Excerpted passage:
....

It's important to be realistic about when we'll have a vaccine
As it stands, none of the coronavirus vaccine candidates that drugmakers are working on has shown that it can actually prevent infection or disease. Large-scale trials of vaccines from Moderna, Pfizer-BioNTech, and AstraZeneca have begun in recent weeks, with results likely to come later this fall or winter.
Stephane Bancel, the CEO of Moderna, recently estimated that in a best-case scenario — in which several of these leading vaccine candidates work — young and healthy people would likely receive their shots in spring 2021. If any of the leading shots fail in clinical trials, the timeline could be pushed into the second half of next year, Bancel said.
It's important to be realistic about the timeline for a coronavirus vaccine, particularly as the US's public-health response has become increasingly dependent on a vaccine to curb the pandemic. Shortcomings in testing, mask-wearing, and social distancing have laid bare the need for a vaccine, as more than 1,000 people in the US have died each day from the coronavirus in recent weeks.
Drug-industry CEOs have said we need to be cautious about the vaccine timeline
Some top drug-industry CEOs have also emphasized the need for caution on the most aggressive timelines.
Roche CEO Severin Schwan said in April that a vaccine would "most likely" not be ready before the end of 2021. Novartis CEO Vas Narasimhan said on Thursday at a Bloomberg News event that he had "reasonable confidence" that a vaccine could be broadly used by the end of next year.
Roche isn't working on a coronavirus vaccine, while Novartis is involved in an early-stage vaccine project. Kenneth Frazier, the CEO of Merck, a drugmaker with a long track record of creating vaccines, has also urged people to be realistic about the timeline.
"I think when people tell the public that there's going to be a vaccine by the end of 2020, for example, I think they do a grave disservice," Frazier said in a recent interview with the Harvard professor Tsedal Neeley. "We don't have a great history of introducing vaccines quickly in the middle of a pandemic. We want to keep that in mind."

....

Study questions:
**a.** Using the article on the coronavirus vaccine timeline, explain why it says being realistic about that timeline matters particularly now.
**b.** In the article on the coronavirus vaccine timeline, which drug-industry CEO said that a vaccine would "most likely" not be ready before the end of 2021?
**c.** Quote the article on the coronavirus vaccine timeline word for word, starting at "Roche CEO Severin" and ending at "of next year.".
The material that follows is separate from the article on the vaccine timeline.

Data:
....

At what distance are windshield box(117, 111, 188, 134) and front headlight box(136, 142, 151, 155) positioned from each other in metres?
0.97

....

Responses in order:
**a.** The US public-health response has become increasingly dependent on a vaccine to curb the pandemic. Shortcomings in testing, mask-wearing, and social distancing have laid bare that need, as more than 1,000 people in the US have died each day from the coronavirus in recent weeks.

**b.** Severin Schwan, the CEO of Roche, said it.

**c.**
Roche CEO Severin Schwan said in April that a vaccine would "most likely" not be ready before the end of 2021. Novartis CEO Vas Narasimhan said on Thursday at a Bloomberg News event that he had "reasonable confidence" that a vaccine could be broadly used by the end of next year.